→ Exercise goal
Can you transcribe every line of the listing below word for word, leaving the pictures out of your answer?

→ Records for this task
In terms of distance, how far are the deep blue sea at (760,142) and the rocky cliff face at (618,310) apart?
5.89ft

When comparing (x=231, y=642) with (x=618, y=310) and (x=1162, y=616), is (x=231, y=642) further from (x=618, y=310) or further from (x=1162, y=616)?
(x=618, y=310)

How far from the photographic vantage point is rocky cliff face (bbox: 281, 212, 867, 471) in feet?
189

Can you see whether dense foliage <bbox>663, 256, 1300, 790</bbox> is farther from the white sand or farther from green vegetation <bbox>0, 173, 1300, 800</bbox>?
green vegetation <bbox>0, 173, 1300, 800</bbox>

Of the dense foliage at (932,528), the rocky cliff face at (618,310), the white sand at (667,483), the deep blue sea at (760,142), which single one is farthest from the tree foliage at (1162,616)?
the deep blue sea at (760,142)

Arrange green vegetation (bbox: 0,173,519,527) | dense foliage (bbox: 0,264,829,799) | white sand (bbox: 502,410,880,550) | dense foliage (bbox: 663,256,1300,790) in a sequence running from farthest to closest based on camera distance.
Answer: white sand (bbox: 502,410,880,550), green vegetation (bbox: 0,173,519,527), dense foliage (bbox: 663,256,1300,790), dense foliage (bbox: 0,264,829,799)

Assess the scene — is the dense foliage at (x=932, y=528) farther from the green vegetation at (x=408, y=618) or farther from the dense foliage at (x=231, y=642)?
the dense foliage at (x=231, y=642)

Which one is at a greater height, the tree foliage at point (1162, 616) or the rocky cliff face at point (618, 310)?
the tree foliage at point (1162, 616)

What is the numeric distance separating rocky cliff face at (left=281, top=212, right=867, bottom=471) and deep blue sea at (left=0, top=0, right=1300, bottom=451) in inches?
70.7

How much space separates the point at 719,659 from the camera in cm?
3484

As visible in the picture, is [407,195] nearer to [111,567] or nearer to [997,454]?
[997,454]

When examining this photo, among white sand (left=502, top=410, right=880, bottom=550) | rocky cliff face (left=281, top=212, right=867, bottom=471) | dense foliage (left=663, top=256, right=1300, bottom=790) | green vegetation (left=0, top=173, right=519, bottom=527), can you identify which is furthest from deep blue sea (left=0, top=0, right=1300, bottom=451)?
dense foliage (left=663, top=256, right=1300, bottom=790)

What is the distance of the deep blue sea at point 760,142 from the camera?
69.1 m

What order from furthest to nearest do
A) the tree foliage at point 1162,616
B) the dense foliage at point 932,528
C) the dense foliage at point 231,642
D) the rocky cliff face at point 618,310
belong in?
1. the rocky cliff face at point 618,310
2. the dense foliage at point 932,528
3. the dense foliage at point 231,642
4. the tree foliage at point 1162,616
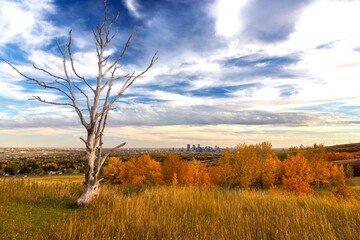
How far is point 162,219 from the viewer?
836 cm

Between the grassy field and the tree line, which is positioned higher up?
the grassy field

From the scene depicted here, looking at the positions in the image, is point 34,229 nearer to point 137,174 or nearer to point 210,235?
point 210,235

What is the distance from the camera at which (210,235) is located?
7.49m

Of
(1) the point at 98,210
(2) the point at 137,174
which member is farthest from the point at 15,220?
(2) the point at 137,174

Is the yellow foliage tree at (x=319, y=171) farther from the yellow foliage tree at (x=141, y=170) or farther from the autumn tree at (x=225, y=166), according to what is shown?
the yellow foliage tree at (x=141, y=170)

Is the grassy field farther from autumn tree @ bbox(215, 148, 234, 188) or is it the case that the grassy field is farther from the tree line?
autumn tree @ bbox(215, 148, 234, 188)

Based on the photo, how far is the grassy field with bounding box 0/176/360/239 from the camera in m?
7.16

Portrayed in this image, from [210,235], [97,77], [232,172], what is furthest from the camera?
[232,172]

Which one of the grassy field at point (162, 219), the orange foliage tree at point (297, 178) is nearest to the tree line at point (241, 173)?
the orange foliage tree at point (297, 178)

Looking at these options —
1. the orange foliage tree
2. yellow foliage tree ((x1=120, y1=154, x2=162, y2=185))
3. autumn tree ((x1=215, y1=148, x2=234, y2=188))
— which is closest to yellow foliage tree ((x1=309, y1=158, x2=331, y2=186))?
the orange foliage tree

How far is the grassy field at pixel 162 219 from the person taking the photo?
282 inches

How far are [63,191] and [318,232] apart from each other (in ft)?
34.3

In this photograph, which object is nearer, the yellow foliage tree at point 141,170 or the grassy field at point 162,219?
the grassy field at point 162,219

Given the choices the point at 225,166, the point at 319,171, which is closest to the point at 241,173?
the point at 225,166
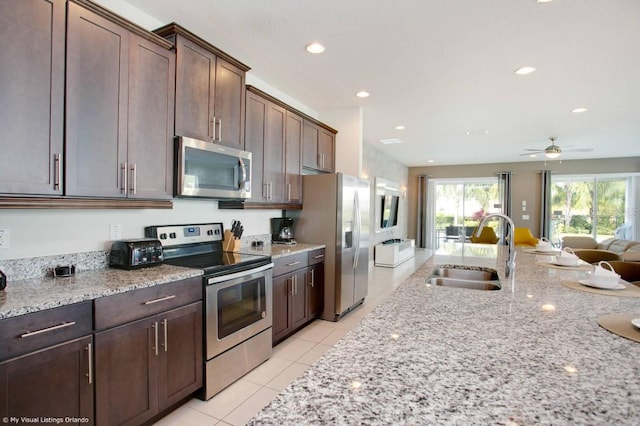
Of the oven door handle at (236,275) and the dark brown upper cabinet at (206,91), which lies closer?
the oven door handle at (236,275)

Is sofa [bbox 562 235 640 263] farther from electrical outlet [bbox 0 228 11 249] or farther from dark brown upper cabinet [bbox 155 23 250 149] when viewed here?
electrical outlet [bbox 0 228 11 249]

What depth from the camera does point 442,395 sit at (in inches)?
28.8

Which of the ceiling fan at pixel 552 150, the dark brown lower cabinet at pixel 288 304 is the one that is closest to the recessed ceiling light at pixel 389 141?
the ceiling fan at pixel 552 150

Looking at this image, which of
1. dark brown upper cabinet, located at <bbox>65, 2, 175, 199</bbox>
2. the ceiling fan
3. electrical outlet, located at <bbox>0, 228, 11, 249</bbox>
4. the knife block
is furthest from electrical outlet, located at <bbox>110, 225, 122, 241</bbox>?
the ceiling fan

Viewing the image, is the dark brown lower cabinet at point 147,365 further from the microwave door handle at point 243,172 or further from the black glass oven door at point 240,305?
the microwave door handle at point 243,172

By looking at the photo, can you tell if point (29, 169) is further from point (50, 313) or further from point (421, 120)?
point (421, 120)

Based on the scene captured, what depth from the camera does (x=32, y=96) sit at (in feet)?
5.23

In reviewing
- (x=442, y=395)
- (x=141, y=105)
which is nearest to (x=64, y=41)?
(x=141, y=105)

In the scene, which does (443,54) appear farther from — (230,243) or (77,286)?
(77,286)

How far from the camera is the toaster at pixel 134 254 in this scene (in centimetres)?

→ Response
In terms of distance, how far are the deep blue sea at (760,142) and the rocky cliff face at (618,310) apart?
5.89ft

When comparing (x=231, y=642) with (x=618, y=310) and (x=1162, y=616), is (x=231, y=642) further from (x=618, y=310) or further from (x=1162, y=616)?
(x=618, y=310)

How far from the photographic vantage point is rocky cliff face (bbox: 281, 212, 867, 471) in feet?
189

Can you see whether dense foliage <bbox>663, 256, 1300, 790</bbox> is farther from the white sand or farther from green vegetation <bbox>0, 173, 1300, 800</bbox>?
green vegetation <bbox>0, 173, 1300, 800</bbox>

Of the dense foliage at (932,528), the rocky cliff face at (618,310), the white sand at (667,483), the deep blue sea at (760,142), which single one is farthest from the tree foliage at (1162,616)?
the deep blue sea at (760,142)

Arrange green vegetation (bbox: 0,173,519,527) | dense foliage (bbox: 0,264,829,799) | white sand (bbox: 502,410,880,550) | dense foliage (bbox: 663,256,1300,790) in a sequence running from farthest to closest based on camera distance.
Answer: white sand (bbox: 502,410,880,550), green vegetation (bbox: 0,173,519,527), dense foliage (bbox: 663,256,1300,790), dense foliage (bbox: 0,264,829,799)

Assess the scene — is the dense foliage at (x=932, y=528) farther from the green vegetation at (x=408, y=618) or farther from the dense foliage at (x=231, y=642)?
the dense foliage at (x=231, y=642)

Which one is at a greater height, the tree foliage at point (1162, 616) or the rocky cliff face at point (618, 310)?
the tree foliage at point (1162, 616)

What is the numeric distance separating rocky cliff face at (left=281, top=212, right=867, bottom=471) and deep blue sea at (left=0, top=0, right=1300, bottom=451) in inches?
70.7

How much space separates the point at 719,659 from the camera in cm?
3484

As visible in the picture, is [407,195] nearer to [111,567] or nearer to [997,454]?
[997,454]

When examining this photo, among white sand (left=502, top=410, right=880, bottom=550) | rocky cliff face (left=281, top=212, right=867, bottom=471) | dense foliage (left=663, top=256, right=1300, bottom=790) | green vegetation (left=0, top=173, right=519, bottom=527), can you identify which is furthest from deep blue sea (left=0, top=0, right=1300, bottom=451)?
dense foliage (left=663, top=256, right=1300, bottom=790)

What is the distance of the deep blue sea at point 760,142 from the camera?
69.1 m

What order from furthest to nearest do
A) the tree foliage at point 1162,616
B) the dense foliage at point 932,528
C) the dense foliage at point 231,642
D) the rocky cliff face at point 618,310
belong in?
1. the rocky cliff face at point 618,310
2. the dense foliage at point 932,528
3. the dense foliage at point 231,642
4. the tree foliage at point 1162,616
How far is point 162,219 from the viewer?
836 cm

Between the grassy field and the tree line, which is positioned higher up?
the grassy field

From the scene depicted here, looking at the positions in the image, is point 34,229 nearer to point 137,174 or nearer to point 210,235?
point 210,235

What is the distance from the camera at which (210,235) is located?
7.49m

Of
(1) the point at 98,210
(2) the point at 137,174
which member is farthest from the point at 15,220?
(2) the point at 137,174

Is the yellow foliage tree at (x=319, y=171) farther from the yellow foliage tree at (x=141, y=170) or farther from the autumn tree at (x=225, y=166), according to what is shown?
the yellow foliage tree at (x=141, y=170)

Is the grassy field farther from autumn tree @ bbox(215, 148, 234, 188) or is it the case that the grassy field is farther from the tree line?
autumn tree @ bbox(215, 148, 234, 188)

Based on the photo, how far is the grassy field with bounding box 0/176/360/239 from the camera in m?
7.16

Portrayed in this image, from [210,235], [97,77], [232,172], what is furthest from the camera?
[232,172]

Which one of the grassy field at point (162, 219), the orange foliage tree at point (297, 178) is nearest to the tree line at point (241, 173)?
the orange foliage tree at point (297, 178)

Looking at these options —
1. the orange foliage tree
2. yellow foliage tree ((x1=120, y1=154, x2=162, y2=185))
3. autumn tree ((x1=215, y1=148, x2=234, y2=188))
— which is closest to yellow foliage tree ((x1=309, y1=158, x2=331, y2=186))?
the orange foliage tree

How far is the grassy field at pixel 162 219 from the person taking the photo?
282 inches

How far are [63,191] and [318,232] apart from each other (in ft)?
34.3

In this photograph, which object is nearer, the yellow foliage tree at point 141,170 or the grassy field at point 162,219?
the grassy field at point 162,219

Given the choices the point at 225,166, the point at 319,171, which is closest to the point at 241,173?
the point at 225,166
Of the oven door handle at (236,275) and the dark brown upper cabinet at (206,91), which lies closer?
the oven door handle at (236,275)

Is sofa [bbox 562 235 640 263] farther from electrical outlet [bbox 0 228 11 249] or farther from dark brown upper cabinet [bbox 155 23 250 149] when viewed here?
electrical outlet [bbox 0 228 11 249]

What depth from the camera does point 442,395 sit at (in inches)?
28.8

Which of the ceiling fan at pixel 552 150, the dark brown lower cabinet at pixel 288 304 is the one that is closest to the recessed ceiling light at pixel 389 141?
the ceiling fan at pixel 552 150

Looking at this image, which of
1. dark brown upper cabinet, located at <bbox>65, 2, 175, 199</bbox>
2. the ceiling fan
3. electrical outlet, located at <bbox>0, 228, 11, 249</bbox>
4. the knife block
is furthest from electrical outlet, located at <bbox>110, 225, 122, 241</bbox>?
the ceiling fan

Viewing the image, is the dark brown lower cabinet at point 147,365 further from the microwave door handle at point 243,172 or further from the black glass oven door at point 240,305?
the microwave door handle at point 243,172

By looking at the photo, can you tell if point (29, 169) is further from point (50, 313) or further from point (421, 120)?
point (421, 120)

Based on the scene captured, what depth from the camera does (x=32, y=96) sit at (in feet)?
5.23

In reviewing
- (x=442, y=395)
- (x=141, y=105)
which is nearest to (x=64, y=41)?
(x=141, y=105)

In the scene, which does (443,54) appear farther from — (230,243) or (77,286)?
(77,286)

How far from the camera is the toaster at pixel 134 254 in this scene (in centimetres)?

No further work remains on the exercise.